Copy out every line of the listing below that contains the string "inches". Case counts, so match capital and lowercase letters exactly.
________
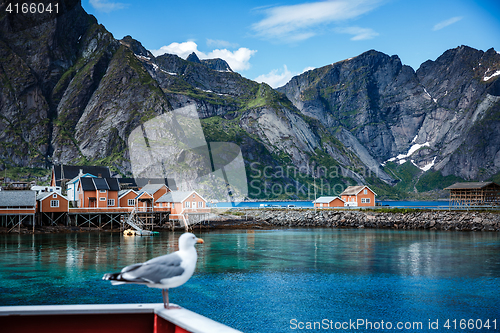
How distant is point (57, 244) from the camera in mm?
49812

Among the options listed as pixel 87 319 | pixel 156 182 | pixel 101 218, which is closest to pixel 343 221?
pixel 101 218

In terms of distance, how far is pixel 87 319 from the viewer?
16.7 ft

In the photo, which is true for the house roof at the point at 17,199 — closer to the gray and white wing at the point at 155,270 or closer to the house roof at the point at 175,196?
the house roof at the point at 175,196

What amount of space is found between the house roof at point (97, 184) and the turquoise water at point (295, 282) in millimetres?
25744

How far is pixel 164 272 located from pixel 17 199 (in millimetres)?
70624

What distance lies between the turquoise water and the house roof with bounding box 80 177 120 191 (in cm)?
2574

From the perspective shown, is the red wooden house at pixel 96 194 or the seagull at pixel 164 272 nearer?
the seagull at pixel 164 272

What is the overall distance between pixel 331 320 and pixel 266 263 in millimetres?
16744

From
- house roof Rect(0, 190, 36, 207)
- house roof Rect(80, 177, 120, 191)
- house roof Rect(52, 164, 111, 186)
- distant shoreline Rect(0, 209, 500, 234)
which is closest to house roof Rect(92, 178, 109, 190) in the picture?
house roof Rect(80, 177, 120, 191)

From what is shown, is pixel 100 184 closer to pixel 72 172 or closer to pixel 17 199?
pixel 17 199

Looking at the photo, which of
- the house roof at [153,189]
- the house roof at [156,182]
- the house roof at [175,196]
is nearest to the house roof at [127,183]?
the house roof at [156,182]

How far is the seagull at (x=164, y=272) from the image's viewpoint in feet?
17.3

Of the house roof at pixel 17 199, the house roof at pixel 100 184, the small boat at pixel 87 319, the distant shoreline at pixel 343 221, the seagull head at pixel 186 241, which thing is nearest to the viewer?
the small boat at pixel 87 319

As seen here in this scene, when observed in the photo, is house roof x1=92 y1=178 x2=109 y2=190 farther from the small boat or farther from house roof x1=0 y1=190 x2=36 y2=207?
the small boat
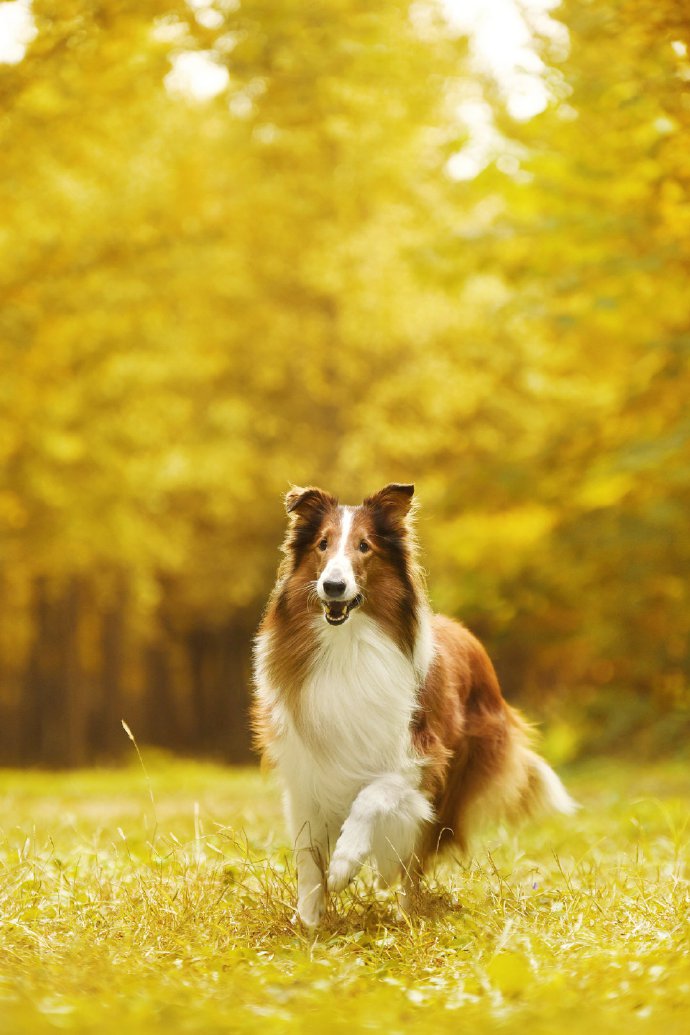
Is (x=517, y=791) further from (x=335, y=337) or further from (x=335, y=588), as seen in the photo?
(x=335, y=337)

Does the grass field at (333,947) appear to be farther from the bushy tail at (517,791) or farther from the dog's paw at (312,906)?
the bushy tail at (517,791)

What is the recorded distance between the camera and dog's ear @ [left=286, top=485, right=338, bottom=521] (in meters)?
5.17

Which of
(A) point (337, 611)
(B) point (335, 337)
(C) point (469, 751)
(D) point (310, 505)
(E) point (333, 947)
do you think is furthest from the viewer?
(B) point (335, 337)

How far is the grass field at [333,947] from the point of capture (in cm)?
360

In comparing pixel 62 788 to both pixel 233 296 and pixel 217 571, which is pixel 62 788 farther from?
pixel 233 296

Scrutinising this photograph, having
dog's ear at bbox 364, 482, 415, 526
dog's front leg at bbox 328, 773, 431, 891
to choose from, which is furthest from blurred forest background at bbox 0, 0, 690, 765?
________
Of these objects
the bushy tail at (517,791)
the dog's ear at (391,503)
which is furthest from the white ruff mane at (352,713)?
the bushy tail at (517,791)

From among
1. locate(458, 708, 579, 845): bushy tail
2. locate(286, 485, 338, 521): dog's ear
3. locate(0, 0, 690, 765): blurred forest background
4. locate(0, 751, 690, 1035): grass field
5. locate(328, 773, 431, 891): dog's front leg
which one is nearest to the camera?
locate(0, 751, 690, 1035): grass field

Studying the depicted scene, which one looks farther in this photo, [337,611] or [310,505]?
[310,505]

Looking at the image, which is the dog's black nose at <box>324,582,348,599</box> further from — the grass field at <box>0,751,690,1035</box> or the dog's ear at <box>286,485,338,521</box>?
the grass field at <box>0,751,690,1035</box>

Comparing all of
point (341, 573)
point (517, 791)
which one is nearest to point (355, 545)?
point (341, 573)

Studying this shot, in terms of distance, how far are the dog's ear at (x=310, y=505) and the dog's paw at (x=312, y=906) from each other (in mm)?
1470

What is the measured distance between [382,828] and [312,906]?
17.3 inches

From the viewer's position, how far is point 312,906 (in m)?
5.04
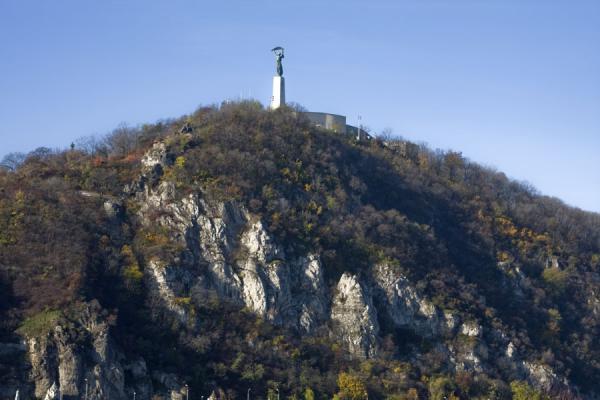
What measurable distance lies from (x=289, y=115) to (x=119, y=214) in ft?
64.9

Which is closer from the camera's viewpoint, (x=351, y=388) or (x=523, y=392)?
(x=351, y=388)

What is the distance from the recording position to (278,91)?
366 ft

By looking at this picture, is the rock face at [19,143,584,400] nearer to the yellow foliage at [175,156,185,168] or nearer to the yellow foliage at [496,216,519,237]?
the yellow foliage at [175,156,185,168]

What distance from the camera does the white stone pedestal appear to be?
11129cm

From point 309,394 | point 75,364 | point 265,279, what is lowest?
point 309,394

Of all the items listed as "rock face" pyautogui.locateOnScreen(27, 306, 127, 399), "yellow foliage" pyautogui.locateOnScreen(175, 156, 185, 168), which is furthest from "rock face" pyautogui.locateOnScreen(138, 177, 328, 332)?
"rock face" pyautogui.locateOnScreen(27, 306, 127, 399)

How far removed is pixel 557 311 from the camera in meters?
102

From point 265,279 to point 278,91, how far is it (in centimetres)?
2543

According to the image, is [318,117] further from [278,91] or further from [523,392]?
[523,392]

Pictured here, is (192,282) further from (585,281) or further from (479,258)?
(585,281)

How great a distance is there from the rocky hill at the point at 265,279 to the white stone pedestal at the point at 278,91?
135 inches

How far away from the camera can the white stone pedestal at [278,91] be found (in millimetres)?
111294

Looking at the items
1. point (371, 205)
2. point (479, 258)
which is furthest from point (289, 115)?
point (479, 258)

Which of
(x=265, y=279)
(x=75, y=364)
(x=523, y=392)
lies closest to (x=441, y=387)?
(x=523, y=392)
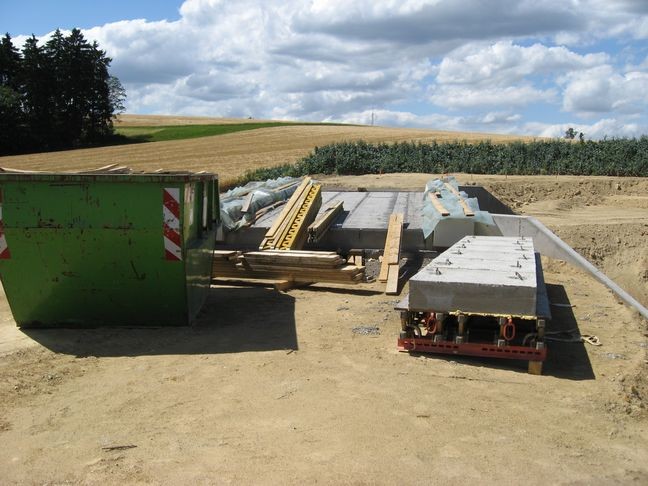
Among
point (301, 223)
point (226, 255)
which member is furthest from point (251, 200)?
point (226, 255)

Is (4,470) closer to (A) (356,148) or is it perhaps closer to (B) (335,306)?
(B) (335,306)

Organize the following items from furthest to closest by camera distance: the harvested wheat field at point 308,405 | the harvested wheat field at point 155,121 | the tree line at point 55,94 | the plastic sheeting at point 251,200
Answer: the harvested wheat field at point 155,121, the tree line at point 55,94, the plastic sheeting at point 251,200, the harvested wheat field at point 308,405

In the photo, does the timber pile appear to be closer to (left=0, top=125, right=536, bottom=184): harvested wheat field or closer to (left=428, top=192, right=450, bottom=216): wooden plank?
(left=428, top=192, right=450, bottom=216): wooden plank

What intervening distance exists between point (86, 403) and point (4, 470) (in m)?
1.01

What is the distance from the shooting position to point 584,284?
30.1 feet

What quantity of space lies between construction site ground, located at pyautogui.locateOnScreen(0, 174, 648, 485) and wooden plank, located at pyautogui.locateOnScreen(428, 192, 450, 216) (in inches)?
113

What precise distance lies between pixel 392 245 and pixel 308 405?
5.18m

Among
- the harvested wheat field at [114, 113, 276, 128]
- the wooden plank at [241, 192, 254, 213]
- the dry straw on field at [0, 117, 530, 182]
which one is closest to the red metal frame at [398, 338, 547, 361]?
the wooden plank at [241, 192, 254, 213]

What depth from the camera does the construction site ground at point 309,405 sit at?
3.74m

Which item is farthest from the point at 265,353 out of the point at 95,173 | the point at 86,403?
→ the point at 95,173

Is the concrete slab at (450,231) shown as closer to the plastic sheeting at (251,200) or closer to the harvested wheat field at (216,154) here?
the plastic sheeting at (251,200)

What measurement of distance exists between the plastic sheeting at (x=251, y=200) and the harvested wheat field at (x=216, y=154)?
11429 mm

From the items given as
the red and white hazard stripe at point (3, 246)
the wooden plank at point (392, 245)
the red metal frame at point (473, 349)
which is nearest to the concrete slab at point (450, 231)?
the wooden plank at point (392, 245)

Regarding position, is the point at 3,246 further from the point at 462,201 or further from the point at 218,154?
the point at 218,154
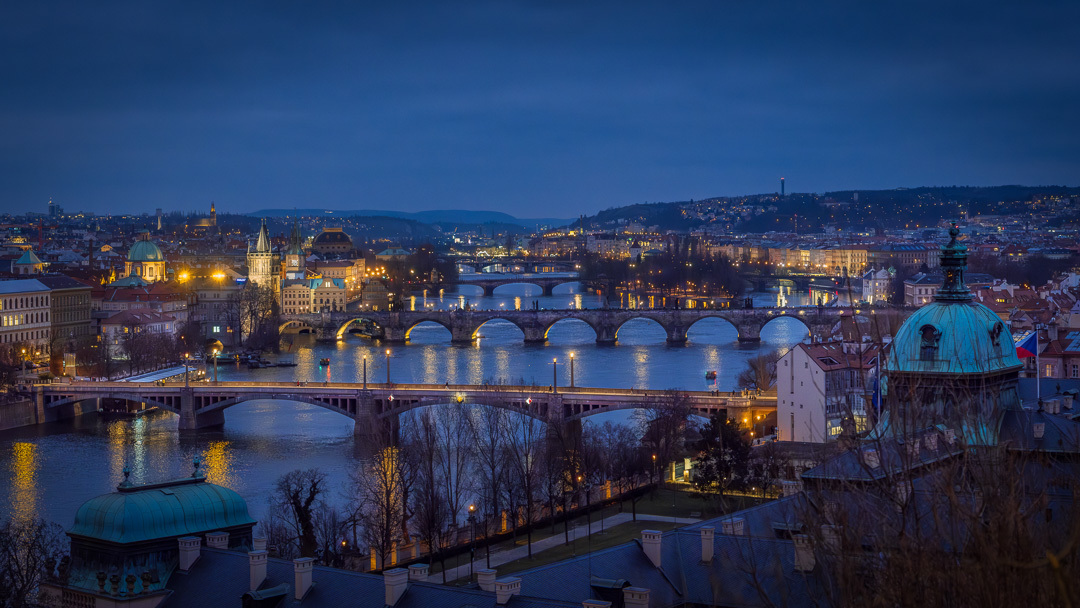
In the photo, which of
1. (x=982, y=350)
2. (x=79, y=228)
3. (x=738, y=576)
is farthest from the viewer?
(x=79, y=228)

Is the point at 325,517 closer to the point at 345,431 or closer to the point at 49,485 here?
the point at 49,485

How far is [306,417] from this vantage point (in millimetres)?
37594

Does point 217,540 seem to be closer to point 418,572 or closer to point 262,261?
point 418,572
________
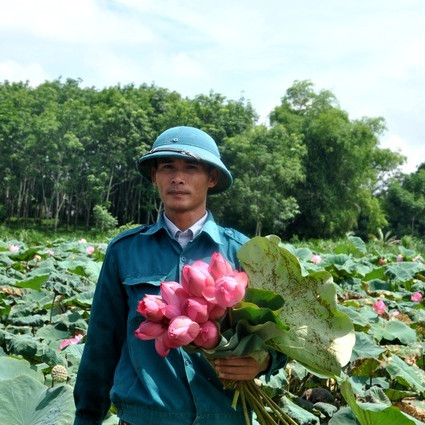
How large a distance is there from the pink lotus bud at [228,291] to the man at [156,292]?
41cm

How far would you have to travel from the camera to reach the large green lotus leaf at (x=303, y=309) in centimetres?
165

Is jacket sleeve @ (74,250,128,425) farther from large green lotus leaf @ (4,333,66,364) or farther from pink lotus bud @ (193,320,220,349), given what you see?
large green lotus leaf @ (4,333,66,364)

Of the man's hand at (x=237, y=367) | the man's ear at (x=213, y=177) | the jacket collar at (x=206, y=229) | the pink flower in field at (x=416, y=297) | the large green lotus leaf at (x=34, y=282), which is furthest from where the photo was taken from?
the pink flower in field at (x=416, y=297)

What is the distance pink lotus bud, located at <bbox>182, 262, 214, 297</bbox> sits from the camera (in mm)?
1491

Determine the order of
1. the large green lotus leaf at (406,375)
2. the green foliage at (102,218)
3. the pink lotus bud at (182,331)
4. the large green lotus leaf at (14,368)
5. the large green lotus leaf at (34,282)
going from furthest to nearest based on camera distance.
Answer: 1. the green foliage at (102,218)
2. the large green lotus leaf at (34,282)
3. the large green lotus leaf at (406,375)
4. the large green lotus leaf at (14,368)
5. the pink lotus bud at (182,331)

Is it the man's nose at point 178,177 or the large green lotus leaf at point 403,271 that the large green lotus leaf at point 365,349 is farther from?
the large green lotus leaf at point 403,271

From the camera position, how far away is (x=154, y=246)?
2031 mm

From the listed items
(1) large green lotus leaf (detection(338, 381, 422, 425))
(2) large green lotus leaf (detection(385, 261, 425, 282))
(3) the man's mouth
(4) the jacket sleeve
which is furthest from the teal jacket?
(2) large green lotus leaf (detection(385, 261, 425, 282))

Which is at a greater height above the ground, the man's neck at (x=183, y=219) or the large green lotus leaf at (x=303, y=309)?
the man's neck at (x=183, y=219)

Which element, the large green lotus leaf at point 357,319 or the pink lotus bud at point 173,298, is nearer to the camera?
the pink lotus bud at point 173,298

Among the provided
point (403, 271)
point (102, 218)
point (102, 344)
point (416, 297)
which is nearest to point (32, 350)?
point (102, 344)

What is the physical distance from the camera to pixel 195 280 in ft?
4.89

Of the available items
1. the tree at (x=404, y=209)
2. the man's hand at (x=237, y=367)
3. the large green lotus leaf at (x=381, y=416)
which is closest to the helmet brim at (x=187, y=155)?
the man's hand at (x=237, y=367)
________
— Solution to the exercise —
17.3 inches
135 inches
What quantity of space lies between construction site ground, located at pyautogui.locateOnScreen(0, 174, 648, 485) and wooden plank, located at pyautogui.locateOnScreen(428, 192, 450, 216) (in inches)?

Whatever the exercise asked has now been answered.